After a couple of months, he felt better, and decided to check in on Facebook. There were the usual posts of babies, families, and photogenic meals. Nothing seemed to have changed very much. He posted something about his successful recovery from knee surgery and expected the usual sprinkling of about twenty Likes and Comments. But he got very few. Did his friends not get the post? He rummaged around his Facebook account and saw his number of friends was now 222. What had happened to the other 128? He no longer had the list of the 350, but from memory he sent friend requests to all of them he could remember. He only got about 25 confirmations. It totally freaked him out. Many of these people he’d known for decades and considered to be close friends. He’d read somewhere that to get more responses on Facebook, you needed to send out more stuff on Facebook, and then your posts would go to the top of the recipient’s feed. He started spending a couple of hours a day on the platform, linking to articles, commenting on everyone’s cat photos or birthdays, even their silly photos of shrimps on the barby or whatever. He started sending out pithy quotations that he spent another half hour a day discovering online. But his Like rate didn’t bounce back to what it had been. No matter how hard he tried, fewer and fewer people responded. One day when he went to log on, Facebook didn’t recognize his password. When he requested a new one, he kept getting error messages. He asked people about this problem on various Google message boards, but never got a response. The same thing happened when he tried to contact tech support. He just got the recording over and over again.
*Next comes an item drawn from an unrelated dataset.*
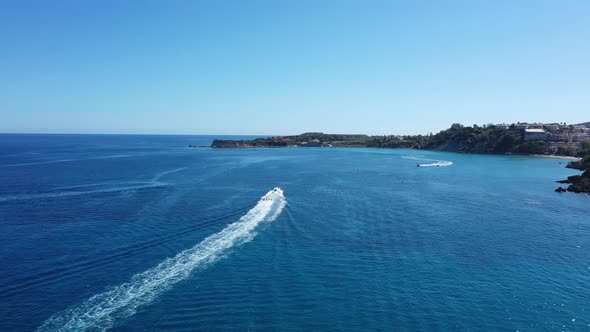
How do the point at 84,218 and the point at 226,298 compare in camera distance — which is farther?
the point at 84,218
He tried to get a Facebook account under a different name and email, but he could never get it to work. He asked his kids and grandkids for help, and they’d mess around with his computer for a while and then just shake their heads.

Eventually he stopped trying. If he used a cane or a walker, he could get around the house, and he spent his time in different rooms and on the front porch. His experience with Facebook left a terrible taste in his mouth. How could people have abandoned him like that? What had he done? It actually scared him to feel so cut off from his friends and unable to fix the situation. But as time went by, he stopped thinking about it. He focused more on his tv shows and watching the cars and bicycles whiz past his house.

When the cowboy shows and sitcoms started to lose their appeal, he switched to animal documentaries. That’s where the real action was. The cheetah waits and pounces on the defenseless springbok. The boa constrictor squeezes the life out of the goat and swallows it whole. The spider wraps up the fly.

It was starting to make sense. As a young man, he was the spider. Now he was the fly.